Devant cette séquence si longue qui laisse pantelant, on comprend à quel point Abdellatif Kechiche, au bout de 2 h 31, a gagné son pari. Il marche seul sur les pas de Pialat, faisant exploser la frontière entre cinéma d’auteur et cinéma populaire, malédiction malade du cinéma français. Car de même que la danse du ventre ne se soutient que du calvaire du vieil homme, le cinéma populaire de Kechiche se soutient d’une exigence de mise en scène qui met en danger ses présupposés. Le premier symptôme de ce risque est la dilatation invraisemblable dont toutes les scènes sont affectées : on prend d’abord cela pour de la complaisance, puis on se demande où la scène veut en venir, avant de comprendre que ce qui naît du temps est avant tout son épuisement. Cinéma populaire donc, mais il n’est pas dit qu’il trouve son public tant l’exaspération de la scène, principe central de ce travail, comme un Sergio Leone loquace, peut décontenancer.
Mais décontenancé, on l’est depuis le début. Tout commence, littéralement, par une banale histoire de fesses : Kader met une tape sur celles de sa maîtresse, et on ne sait pas alors que ce clap inaugural doucement comique aura des conséquences à grand échelle. Puis changement de
personnage, Slimane Beiji, le père de Kader, ouvrier sur un chantier, apprend qu’il n’est plus « productif » : face à face magnifique de l’ouvrier et de son chef, deux personnages burinés aux gueules de western, la peau plissée par l’effort et le soleil. Puis le père rend visite à sa fille Karima, et sa gouaille rappelle les pings-pongs verbaux de L’Esquive : on croit avec elle tenir notre personnage principal. On le croit avant que Rym, la fille de sa maîtresse, presque sa fille adoptive, entre en jeu avec fracas et par un déplacement inattendu s’impose comme le centre de gravité. On a donc navigué à vue, sans que le film ne jette son ancre, sans que le genre ne se fige : adultère amusé de sitcom à la première scène (et lorsqu’on recroisera plus tard la maîtresse dans les bureaux de la mairie, on se croira dans Trop belle la vie) ; « cinéma social », comme on dit, avec le licenciement du père et la discussion vive avec sa fille ; cinéma marseillais (même si l’action se passe à Sète, ce qui accentue l’ambiance de village) avec la petite bande autour de l’hôtel où vit le père, qui ne refuserait pas une bonne partie de cartes à la Pagnol.
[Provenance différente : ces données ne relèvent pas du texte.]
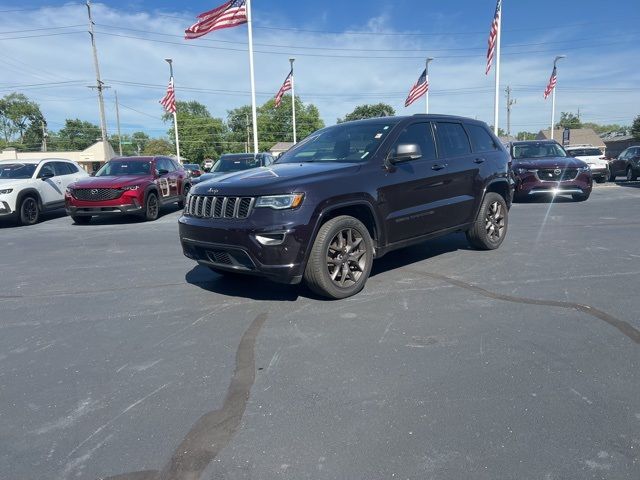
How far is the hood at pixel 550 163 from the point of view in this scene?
41.2 ft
Mais encore : fable unanimiste à la Capra. Le père veut ouvrir un bateau-restaurant avec ses indemnités de licenciement. Il suffit à Rym de troquer son jogging pour un tailleur et d’entrer fièrement chez la banquière pour qu’on pénètre dans un autre film. Les démarches échouent et le vieux décide de faire une avant-première. Lorsque les « grosses têtes », comme le dit l’un des personnages, à savoir les décideurs de la ville, viennent à l’avant-première du restau, on revit la séquence de Lady for a Day de Capra où la vieille clocharde, déguisée en aristocrate pour ne pas décevoir sa fille, reçoit la visite du maire de New York et de sa clique. C’est invraisemblable que les notables sétois se déplacent tous et perdent ainsi une soirée de leur précieux temps, mais à cet instant on a accepté avec enthousiasme les principes du conte. Sauf que l’unanimisme laisse place à la satire, les notables sont peints à gros traits sans prendre de gants.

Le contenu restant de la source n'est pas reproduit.